Erlendur gelang es endllich, die Plane wegzuziehen, sie glitt herunter und fiel auf den Boden. Einen Augenblick betrachtete er die glänzende Karosserie und die Linien des Falcons, der sich im Besitz des Mannes befunden hatte, der vor dem Busbahnhof verschwunden war. Er kniete beim Vorderrad nieder und sah im Geiste die Radkappe vor sich, die fehlte, als das Auto gefunden wurde, und er überlegte, was aus ihr geworden war.

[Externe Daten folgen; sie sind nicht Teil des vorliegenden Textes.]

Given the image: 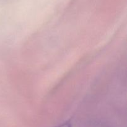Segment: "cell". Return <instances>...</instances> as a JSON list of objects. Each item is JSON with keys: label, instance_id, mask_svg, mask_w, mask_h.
<instances>
[{"label": "cell", "instance_id": "6da1fadb", "mask_svg": "<svg viewBox=\"0 0 127 127\" xmlns=\"http://www.w3.org/2000/svg\"><path fill=\"white\" fill-rule=\"evenodd\" d=\"M57 127H72V124L70 120H68V121H66V122L63 123V124L59 125Z\"/></svg>", "mask_w": 127, "mask_h": 127}]
</instances>
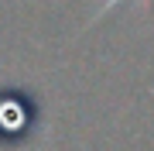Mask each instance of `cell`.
Listing matches in <instances>:
<instances>
[{
    "mask_svg": "<svg viewBox=\"0 0 154 151\" xmlns=\"http://www.w3.org/2000/svg\"><path fill=\"white\" fill-rule=\"evenodd\" d=\"M116 4H120V0H103V4H99V7H96V11H93V14H89V24H93V21H99V17H103L106 11H113V7H116ZM144 4H147V0H144Z\"/></svg>",
    "mask_w": 154,
    "mask_h": 151,
    "instance_id": "obj_1",
    "label": "cell"
}]
</instances>
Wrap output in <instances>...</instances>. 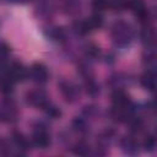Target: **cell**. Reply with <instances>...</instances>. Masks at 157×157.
Returning a JSON list of instances; mask_svg holds the SVG:
<instances>
[{
	"label": "cell",
	"mask_w": 157,
	"mask_h": 157,
	"mask_svg": "<svg viewBox=\"0 0 157 157\" xmlns=\"http://www.w3.org/2000/svg\"><path fill=\"white\" fill-rule=\"evenodd\" d=\"M109 36L117 48H128L135 38V31L129 22L117 20L109 28Z\"/></svg>",
	"instance_id": "obj_1"
},
{
	"label": "cell",
	"mask_w": 157,
	"mask_h": 157,
	"mask_svg": "<svg viewBox=\"0 0 157 157\" xmlns=\"http://www.w3.org/2000/svg\"><path fill=\"white\" fill-rule=\"evenodd\" d=\"M52 139L48 130V126L43 121H37L33 125V132H32V145L39 150H47L50 146Z\"/></svg>",
	"instance_id": "obj_2"
},
{
	"label": "cell",
	"mask_w": 157,
	"mask_h": 157,
	"mask_svg": "<svg viewBox=\"0 0 157 157\" xmlns=\"http://www.w3.org/2000/svg\"><path fill=\"white\" fill-rule=\"evenodd\" d=\"M58 90L61 94V97L64 98V101L66 103H75L76 101H78L80 96H81V88L80 86L71 81V80H66V78H61L58 82Z\"/></svg>",
	"instance_id": "obj_3"
},
{
	"label": "cell",
	"mask_w": 157,
	"mask_h": 157,
	"mask_svg": "<svg viewBox=\"0 0 157 157\" xmlns=\"http://www.w3.org/2000/svg\"><path fill=\"white\" fill-rule=\"evenodd\" d=\"M128 7L131 10L136 20L144 26V25H151L152 20V13L151 10L146 6L144 0H128Z\"/></svg>",
	"instance_id": "obj_4"
},
{
	"label": "cell",
	"mask_w": 157,
	"mask_h": 157,
	"mask_svg": "<svg viewBox=\"0 0 157 157\" xmlns=\"http://www.w3.org/2000/svg\"><path fill=\"white\" fill-rule=\"evenodd\" d=\"M25 101L28 105L40 109H44L50 103L49 94L43 88H33L27 91L25 94Z\"/></svg>",
	"instance_id": "obj_5"
},
{
	"label": "cell",
	"mask_w": 157,
	"mask_h": 157,
	"mask_svg": "<svg viewBox=\"0 0 157 157\" xmlns=\"http://www.w3.org/2000/svg\"><path fill=\"white\" fill-rule=\"evenodd\" d=\"M18 118V110L11 99L2 101L0 103V121L1 123H15Z\"/></svg>",
	"instance_id": "obj_6"
},
{
	"label": "cell",
	"mask_w": 157,
	"mask_h": 157,
	"mask_svg": "<svg viewBox=\"0 0 157 157\" xmlns=\"http://www.w3.org/2000/svg\"><path fill=\"white\" fill-rule=\"evenodd\" d=\"M28 72H29V78L38 85H44L49 80L48 67L43 63H39V61L33 63L28 69Z\"/></svg>",
	"instance_id": "obj_7"
},
{
	"label": "cell",
	"mask_w": 157,
	"mask_h": 157,
	"mask_svg": "<svg viewBox=\"0 0 157 157\" xmlns=\"http://www.w3.org/2000/svg\"><path fill=\"white\" fill-rule=\"evenodd\" d=\"M110 101L114 107H121V108L135 107V103L131 101L130 96L124 88H114L110 93Z\"/></svg>",
	"instance_id": "obj_8"
},
{
	"label": "cell",
	"mask_w": 157,
	"mask_h": 157,
	"mask_svg": "<svg viewBox=\"0 0 157 157\" xmlns=\"http://www.w3.org/2000/svg\"><path fill=\"white\" fill-rule=\"evenodd\" d=\"M121 151L128 156H136L140 152V142L132 135H124L119 140Z\"/></svg>",
	"instance_id": "obj_9"
},
{
	"label": "cell",
	"mask_w": 157,
	"mask_h": 157,
	"mask_svg": "<svg viewBox=\"0 0 157 157\" xmlns=\"http://www.w3.org/2000/svg\"><path fill=\"white\" fill-rule=\"evenodd\" d=\"M10 77L12 81L16 82H23L27 78H29L28 67H26L21 61H12L10 63Z\"/></svg>",
	"instance_id": "obj_10"
},
{
	"label": "cell",
	"mask_w": 157,
	"mask_h": 157,
	"mask_svg": "<svg viewBox=\"0 0 157 157\" xmlns=\"http://www.w3.org/2000/svg\"><path fill=\"white\" fill-rule=\"evenodd\" d=\"M11 141L17 151V155H25L31 148V142L21 131H13L11 135Z\"/></svg>",
	"instance_id": "obj_11"
},
{
	"label": "cell",
	"mask_w": 157,
	"mask_h": 157,
	"mask_svg": "<svg viewBox=\"0 0 157 157\" xmlns=\"http://www.w3.org/2000/svg\"><path fill=\"white\" fill-rule=\"evenodd\" d=\"M140 39H141V43L145 45V48H155L156 32H155L153 26L144 25V27L140 32Z\"/></svg>",
	"instance_id": "obj_12"
},
{
	"label": "cell",
	"mask_w": 157,
	"mask_h": 157,
	"mask_svg": "<svg viewBox=\"0 0 157 157\" xmlns=\"http://www.w3.org/2000/svg\"><path fill=\"white\" fill-rule=\"evenodd\" d=\"M139 82H140V85L147 92L153 93L155 92V88H156V74H155V70L146 69V71L140 76Z\"/></svg>",
	"instance_id": "obj_13"
},
{
	"label": "cell",
	"mask_w": 157,
	"mask_h": 157,
	"mask_svg": "<svg viewBox=\"0 0 157 157\" xmlns=\"http://www.w3.org/2000/svg\"><path fill=\"white\" fill-rule=\"evenodd\" d=\"M131 83L130 75L124 74V72H115L108 78V85L114 90V88H124L125 86Z\"/></svg>",
	"instance_id": "obj_14"
},
{
	"label": "cell",
	"mask_w": 157,
	"mask_h": 157,
	"mask_svg": "<svg viewBox=\"0 0 157 157\" xmlns=\"http://www.w3.org/2000/svg\"><path fill=\"white\" fill-rule=\"evenodd\" d=\"M47 38H49L50 40H55V42H60L64 43L67 39V34L66 31L64 29V27L61 26H50L44 31Z\"/></svg>",
	"instance_id": "obj_15"
},
{
	"label": "cell",
	"mask_w": 157,
	"mask_h": 157,
	"mask_svg": "<svg viewBox=\"0 0 157 157\" xmlns=\"http://www.w3.org/2000/svg\"><path fill=\"white\" fill-rule=\"evenodd\" d=\"M61 11L67 16H75L81 10L80 0H59Z\"/></svg>",
	"instance_id": "obj_16"
},
{
	"label": "cell",
	"mask_w": 157,
	"mask_h": 157,
	"mask_svg": "<svg viewBox=\"0 0 157 157\" xmlns=\"http://www.w3.org/2000/svg\"><path fill=\"white\" fill-rule=\"evenodd\" d=\"M71 128L75 132L80 134V135H86L90 132V123L86 118L81 117H75L71 121Z\"/></svg>",
	"instance_id": "obj_17"
},
{
	"label": "cell",
	"mask_w": 157,
	"mask_h": 157,
	"mask_svg": "<svg viewBox=\"0 0 157 157\" xmlns=\"http://www.w3.org/2000/svg\"><path fill=\"white\" fill-rule=\"evenodd\" d=\"M71 28H72V32L77 36H87L88 33L93 32L90 23H88V20L87 18H82V20H76L72 22L71 25Z\"/></svg>",
	"instance_id": "obj_18"
},
{
	"label": "cell",
	"mask_w": 157,
	"mask_h": 157,
	"mask_svg": "<svg viewBox=\"0 0 157 157\" xmlns=\"http://www.w3.org/2000/svg\"><path fill=\"white\" fill-rule=\"evenodd\" d=\"M83 88H85V92L91 97H97L101 93V86L94 80V77L83 80Z\"/></svg>",
	"instance_id": "obj_19"
},
{
	"label": "cell",
	"mask_w": 157,
	"mask_h": 157,
	"mask_svg": "<svg viewBox=\"0 0 157 157\" xmlns=\"http://www.w3.org/2000/svg\"><path fill=\"white\" fill-rule=\"evenodd\" d=\"M142 63L145 64V66L150 70H155V65H156V53L153 48H146L144 54H142Z\"/></svg>",
	"instance_id": "obj_20"
},
{
	"label": "cell",
	"mask_w": 157,
	"mask_h": 157,
	"mask_svg": "<svg viewBox=\"0 0 157 157\" xmlns=\"http://www.w3.org/2000/svg\"><path fill=\"white\" fill-rule=\"evenodd\" d=\"M72 152L77 156H88L92 152V148L90 146L88 142H86L85 140H80L77 141L72 147H71Z\"/></svg>",
	"instance_id": "obj_21"
},
{
	"label": "cell",
	"mask_w": 157,
	"mask_h": 157,
	"mask_svg": "<svg viewBox=\"0 0 157 157\" xmlns=\"http://www.w3.org/2000/svg\"><path fill=\"white\" fill-rule=\"evenodd\" d=\"M83 53H85V56L86 59L88 60H94V59H98L99 55H101V49L99 47H97L96 44L93 43H87L85 47H83Z\"/></svg>",
	"instance_id": "obj_22"
},
{
	"label": "cell",
	"mask_w": 157,
	"mask_h": 157,
	"mask_svg": "<svg viewBox=\"0 0 157 157\" xmlns=\"http://www.w3.org/2000/svg\"><path fill=\"white\" fill-rule=\"evenodd\" d=\"M87 20H88V23H90L92 31H96V29L101 28L104 23V18H103L102 12H97V11H94Z\"/></svg>",
	"instance_id": "obj_23"
},
{
	"label": "cell",
	"mask_w": 157,
	"mask_h": 157,
	"mask_svg": "<svg viewBox=\"0 0 157 157\" xmlns=\"http://www.w3.org/2000/svg\"><path fill=\"white\" fill-rule=\"evenodd\" d=\"M13 86H15V82L12 81L11 77H2L0 78V92L5 96H9L13 92Z\"/></svg>",
	"instance_id": "obj_24"
},
{
	"label": "cell",
	"mask_w": 157,
	"mask_h": 157,
	"mask_svg": "<svg viewBox=\"0 0 157 157\" xmlns=\"http://www.w3.org/2000/svg\"><path fill=\"white\" fill-rule=\"evenodd\" d=\"M43 110H44L45 115H47L49 119H59V118L61 117V114H63L61 109H60L59 107H56L55 104H53L52 102H50Z\"/></svg>",
	"instance_id": "obj_25"
},
{
	"label": "cell",
	"mask_w": 157,
	"mask_h": 157,
	"mask_svg": "<svg viewBox=\"0 0 157 157\" xmlns=\"http://www.w3.org/2000/svg\"><path fill=\"white\" fill-rule=\"evenodd\" d=\"M156 146H157V141H156V135L155 134H148L145 140H144V144H142V147L145 151L147 152H153L156 150Z\"/></svg>",
	"instance_id": "obj_26"
},
{
	"label": "cell",
	"mask_w": 157,
	"mask_h": 157,
	"mask_svg": "<svg viewBox=\"0 0 157 157\" xmlns=\"http://www.w3.org/2000/svg\"><path fill=\"white\" fill-rule=\"evenodd\" d=\"M98 113H99L98 107H97V105H93V104H87V105H85L83 109H82V117L86 118L87 120L96 118V117L98 115Z\"/></svg>",
	"instance_id": "obj_27"
},
{
	"label": "cell",
	"mask_w": 157,
	"mask_h": 157,
	"mask_svg": "<svg viewBox=\"0 0 157 157\" xmlns=\"http://www.w3.org/2000/svg\"><path fill=\"white\" fill-rule=\"evenodd\" d=\"M11 54V47L0 39V60H6L7 56Z\"/></svg>",
	"instance_id": "obj_28"
},
{
	"label": "cell",
	"mask_w": 157,
	"mask_h": 157,
	"mask_svg": "<svg viewBox=\"0 0 157 157\" xmlns=\"http://www.w3.org/2000/svg\"><path fill=\"white\" fill-rule=\"evenodd\" d=\"M109 4V0H92V7L97 12H102Z\"/></svg>",
	"instance_id": "obj_29"
},
{
	"label": "cell",
	"mask_w": 157,
	"mask_h": 157,
	"mask_svg": "<svg viewBox=\"0 0 157 157\" xmlns=\"http://www.w3.org/2000/svg\"><path fill=\"white\" fill-rule=\"evenodd\" d=\"M36 1H42V0H36Z\"/></svg>",
	"instance_id": "obj_30"
}]
</instances>
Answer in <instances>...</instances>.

Das Handy in seiner Tasche klingelte. Es gab neue Details über das russische Gerät im See. Der Chef der Spurensicherung teilte ihm ohne große Umschweife mit, dass das Gerät nicht funktionstüchtig gewesen sei, als es im See versenkt wurde.

»Tatsächlich?«, sagte Erlendur.

»Ja Das Gerät war mit Sicherheit kaputt, bevor es im See versank. Der Sand auf dem Seeboden ist weich, aber das Gerät ist von innen so beschädigt, dass die Tatsache, dass es so lange im Wasser gelegen hat, nicht ausreicht, um das zu erklären. Es war kaputt, bevor es ins Wasser geworfen wurde.«

»Und was sagt uns das?«, fragte Erlendur.